Objectives:
a) Translate this sentence from the passage about the Abacos into Spanish: "But with many islands that are virtually deserted, the Abacos are hardly crowded, and the pace is very slow."
b) Reproduce word for word the part of the passage about the Abacos starting with "This cluster of" and going on through "the most developed.".
c) According to the passage about the Abacos, how far does the archipelago stretch?

Quoted text:

This cluster of islands, islets and rocky outcroppings forms an archipelago that stretches for more than 100 mi/160 km, from tiny Walker's Cay in the north to the Hole in the Wall lighthouse on the southern tip of Great Abaco. The Abacos, to the north of New Providence, form the second-largest grouping of islands in the Bahamas and sit at the north of the chain, just east of Grand Bahama Island. Great Abaco itself, aside from being the most affluent and most visited of the Out Islands, is also the most developed.
But with many islands that are virtually deserted, the Abacos are hardly crowded, and the pace is very slow. The archipelago is a mixture of isolated, dusty settlements and neat little towns and villages that could have been lifted straight out of New England. Many of the early settlers were Tories (British Loyalists) from the U.S. who wanted to remain under British rule after the Revolutionary War. Their pastel-colored clapboard houses and white picket fences found on the offshore "Loyalist" cays that they settled contrast sharply with the islands' dusty, bumpy, deserted roads that seem to go on forever. It can also contrast the rather dour modern concrete architecture throughout the rest of the chain.

Record list:
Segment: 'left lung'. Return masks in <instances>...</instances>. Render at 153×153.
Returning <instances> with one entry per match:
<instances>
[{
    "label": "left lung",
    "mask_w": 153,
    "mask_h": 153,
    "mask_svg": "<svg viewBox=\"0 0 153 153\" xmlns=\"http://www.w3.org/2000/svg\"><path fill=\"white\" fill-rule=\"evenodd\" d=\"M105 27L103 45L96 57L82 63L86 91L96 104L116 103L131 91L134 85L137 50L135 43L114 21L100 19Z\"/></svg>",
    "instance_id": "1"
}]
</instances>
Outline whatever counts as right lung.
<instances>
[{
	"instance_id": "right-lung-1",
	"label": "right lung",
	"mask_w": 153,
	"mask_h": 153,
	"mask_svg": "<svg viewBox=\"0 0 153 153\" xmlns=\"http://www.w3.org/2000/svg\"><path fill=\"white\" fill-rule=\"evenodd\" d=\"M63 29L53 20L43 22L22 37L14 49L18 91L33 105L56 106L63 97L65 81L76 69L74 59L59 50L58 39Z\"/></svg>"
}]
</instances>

Solutions to each task:
a) Pero, con muchas islas prácticamente desiertas, las Ábaco no están nada concurridas y el ritmo es muy lento.

b)
This cluster of islands, islets and rocky outcroppings forms an archipelago that stretches for more than 100 mi/160 km, from tiny Walker's Cay in the north to the Hole in the Wall lighthouse on the southern tip of Great Abaco. The Abacos, to the north of New Providence, form the second-largest grouping of islands in the Bahamas and sit at the north of the chain, just east of Grand Bahama Island. Great Abaco itself, aside from being the most affluent and most visited of the Out Islands, is also the most developed.

c) More than 100 mi/160 km.